Grand Central Publishing: 2009

Buy it now at Amazon.com


This review first appeared in Turbula in July 2009.

Hewing closely to the historical record, but telling that history through the form of a novel, Charles McCain's debut novel is a fast-moving story of a Kriegsmarine officer who doesn't much like the Nazis but feels compelled to fight for his country.

Seen through the eyes of the fictionarl Max Brekendorf, "An Honorable German" takes us from the early days of World War II as Brekendorf serves on the Graf Spee up through the fall of 1943, with the narrator transferred to service in the U-Boat fleet. In between are trips home to Germany, and an ending that involves Max being held stateside in a POW camp. There's a love story, of course, and evil SS troops.
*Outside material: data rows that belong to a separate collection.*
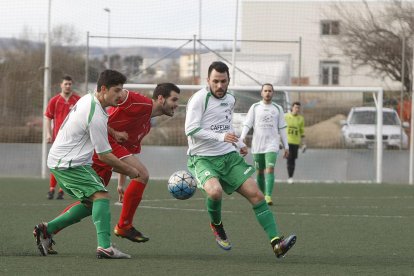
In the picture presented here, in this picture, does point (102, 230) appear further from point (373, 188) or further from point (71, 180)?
point (373, 188)

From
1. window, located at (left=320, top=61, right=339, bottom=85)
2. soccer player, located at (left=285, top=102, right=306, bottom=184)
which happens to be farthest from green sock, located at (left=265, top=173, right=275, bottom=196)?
window, located at (left=320, top=61, right=339, bottom=85)

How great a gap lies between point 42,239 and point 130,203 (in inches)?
45.4

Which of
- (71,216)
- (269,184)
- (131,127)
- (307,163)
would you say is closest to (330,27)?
(307,163)

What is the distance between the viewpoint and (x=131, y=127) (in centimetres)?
998

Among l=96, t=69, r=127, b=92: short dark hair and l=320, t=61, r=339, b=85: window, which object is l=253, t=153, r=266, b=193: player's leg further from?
l=320, t=61, r=339, b=85: window

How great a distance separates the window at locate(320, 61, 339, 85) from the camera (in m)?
30.4

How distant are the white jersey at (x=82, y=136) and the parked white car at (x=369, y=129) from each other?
1480 cm

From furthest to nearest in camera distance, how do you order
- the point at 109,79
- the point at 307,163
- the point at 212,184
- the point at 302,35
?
the point at 302,35, the point at 307,163, the point at 212,184, the point at 109,79

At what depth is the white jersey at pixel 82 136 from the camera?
8.39 m

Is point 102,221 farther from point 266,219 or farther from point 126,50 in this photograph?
point 126,50

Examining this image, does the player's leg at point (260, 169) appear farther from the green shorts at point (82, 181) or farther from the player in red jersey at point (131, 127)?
the green shorts at point (82, 181)

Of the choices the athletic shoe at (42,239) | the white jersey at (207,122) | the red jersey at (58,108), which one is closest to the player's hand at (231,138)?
the white jersey at (207,122)

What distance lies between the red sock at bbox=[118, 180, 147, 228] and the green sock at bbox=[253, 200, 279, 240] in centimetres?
132

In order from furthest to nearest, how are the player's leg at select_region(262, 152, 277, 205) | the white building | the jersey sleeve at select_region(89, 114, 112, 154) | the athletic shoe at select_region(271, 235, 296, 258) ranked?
1. the white building
2. the player's leg at select_region(262, 152, 277, 205)
3. the athletic shoe at select_region(271, 235, 296, 258)
4. the jersey sleeve at select_region(89, 114, 112, 154)
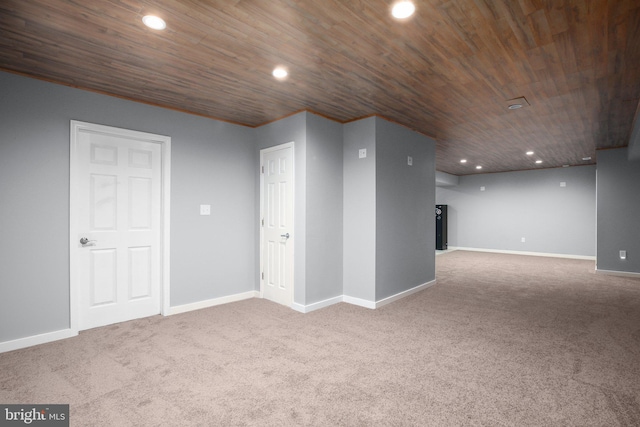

McCain has done a nice job of capturing the feeling of the 1940s. Written in English for a English-speaking audience, McCain's dialogue has the feel of a period movie. His characters speak with the meter and rhythm of that age, and it gives the book a nice, authentic patina.

What makes the book more rewarding than a run of the mill novel, at least for buffs of military history, is the way McCain tries to capture what it must have been like to have been a loyal, patriotic German whose nation was being run by a sociopath. And what McCain hints at is that for even the most obstinate German, the bombing raids by the Allies must have sheared away the propoganda and made clear that Germany had no chance of winning a war it had launched.

That insight, combined with a nicely paced story with lots of drama, makes for a solid summer beach read.